Document text:
= = =

Minister of State for Public Works Government of West Bengal
- In office 20 May 2011 – 24 May 2014
- Governor: M.K. Narayanan
- Preceded by: Parikshit Let of CPI(M)
- Succeeded by: Bayron Biswas of INC
- Constituency: Sagardhighi

Minister of State (Independent Charge) for Food processing industry and Horticulture Government of West Bengal
- In office 10 May 2021 – 29 December 2022
- Governor: Jagdeep Dhankhar La. Ganesan C. V. Ananda Bose

Member of the West Bengal Legislative Assembly
- In office 13 May 2011 – 29 December 2022
- Constituency: Sagardighi

Personal details
- Born: 5 December 1953
- Died: 29 December 2022 (aged 69) Murshidabad, West Bengal, India
- Party: All India Trinamool Congress
- Other political affiliations: Indian National Congress
- Children: 1

= Subrata Saha =

Indian politician (1953–2022)

Subrata Saha (5 December 1953 – 29 December 2022) was an Indian eminent politician who served as Minister without portfolio and as Minister of State for Public Works in the Government of West Bengal. He was also a MLA, elected from the Sagardighi constituency in the 2011 West Bengal state assembly election.

Subrata Saha was divested of his portfolio and retained as minister without portfolio in May 2014.

Saha was a law graduate and a businessman. He died from complications from gallbladder surgery on 29 December 2022, at the age of 69.

= = =

Work instruction 1: Reproduce the passage of the Subrata Saha text that begins at "Indian politician (1953–2022)" and runs up to and including "state assembly election.".
Work instruction 2: In the Subrata Saha text, what caused his death?

Given records:
= = =

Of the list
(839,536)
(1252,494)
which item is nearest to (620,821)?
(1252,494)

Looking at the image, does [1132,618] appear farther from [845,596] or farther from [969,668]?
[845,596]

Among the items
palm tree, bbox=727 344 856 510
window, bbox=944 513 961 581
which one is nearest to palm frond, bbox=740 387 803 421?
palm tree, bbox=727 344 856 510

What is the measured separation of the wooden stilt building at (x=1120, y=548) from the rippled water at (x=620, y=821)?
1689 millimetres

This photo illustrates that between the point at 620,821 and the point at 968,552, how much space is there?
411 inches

= = =

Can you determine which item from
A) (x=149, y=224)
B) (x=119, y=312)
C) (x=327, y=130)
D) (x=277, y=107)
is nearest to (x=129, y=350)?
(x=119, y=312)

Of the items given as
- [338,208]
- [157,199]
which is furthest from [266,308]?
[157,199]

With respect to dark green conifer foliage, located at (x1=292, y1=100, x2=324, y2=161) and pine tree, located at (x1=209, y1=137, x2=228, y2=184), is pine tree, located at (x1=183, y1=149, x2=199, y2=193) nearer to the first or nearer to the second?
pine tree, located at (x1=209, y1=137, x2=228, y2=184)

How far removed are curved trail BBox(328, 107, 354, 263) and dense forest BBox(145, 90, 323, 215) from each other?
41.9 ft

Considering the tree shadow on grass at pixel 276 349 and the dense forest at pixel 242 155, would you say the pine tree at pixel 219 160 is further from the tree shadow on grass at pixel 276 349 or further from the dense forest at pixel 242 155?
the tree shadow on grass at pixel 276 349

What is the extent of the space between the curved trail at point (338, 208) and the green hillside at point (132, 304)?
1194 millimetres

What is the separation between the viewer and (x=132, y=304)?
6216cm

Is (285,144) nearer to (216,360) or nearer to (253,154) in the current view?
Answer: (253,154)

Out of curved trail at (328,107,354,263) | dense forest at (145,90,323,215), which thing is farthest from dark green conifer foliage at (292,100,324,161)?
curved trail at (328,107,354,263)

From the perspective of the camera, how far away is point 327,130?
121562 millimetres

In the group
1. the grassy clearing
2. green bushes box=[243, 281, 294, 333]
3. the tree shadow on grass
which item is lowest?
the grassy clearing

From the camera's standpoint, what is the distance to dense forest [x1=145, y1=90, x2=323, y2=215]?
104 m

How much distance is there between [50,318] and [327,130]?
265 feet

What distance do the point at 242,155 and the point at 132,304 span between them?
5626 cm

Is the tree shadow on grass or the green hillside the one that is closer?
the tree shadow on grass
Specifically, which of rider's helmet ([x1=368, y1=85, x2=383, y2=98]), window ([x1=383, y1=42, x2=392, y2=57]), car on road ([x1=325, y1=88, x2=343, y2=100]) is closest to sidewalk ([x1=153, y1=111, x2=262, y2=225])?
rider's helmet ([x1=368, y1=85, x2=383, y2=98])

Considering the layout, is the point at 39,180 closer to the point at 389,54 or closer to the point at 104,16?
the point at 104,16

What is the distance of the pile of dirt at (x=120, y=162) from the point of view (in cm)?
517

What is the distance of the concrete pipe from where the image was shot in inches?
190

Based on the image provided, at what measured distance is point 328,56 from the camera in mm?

= = =

Output 1:
Indian politician (1953–2022)

Subrata Saha (5 December 1953 – 29 December 2022) was an Indian eminent politician who served as Minister without portfolio and as Minister of State for Public Works in the Government of West Bengal. He was also a MLA, elected from the Sagardighi constituency in the 2011 West Bengal state assembly election.

Output 2: Complications from gallbladder surgery.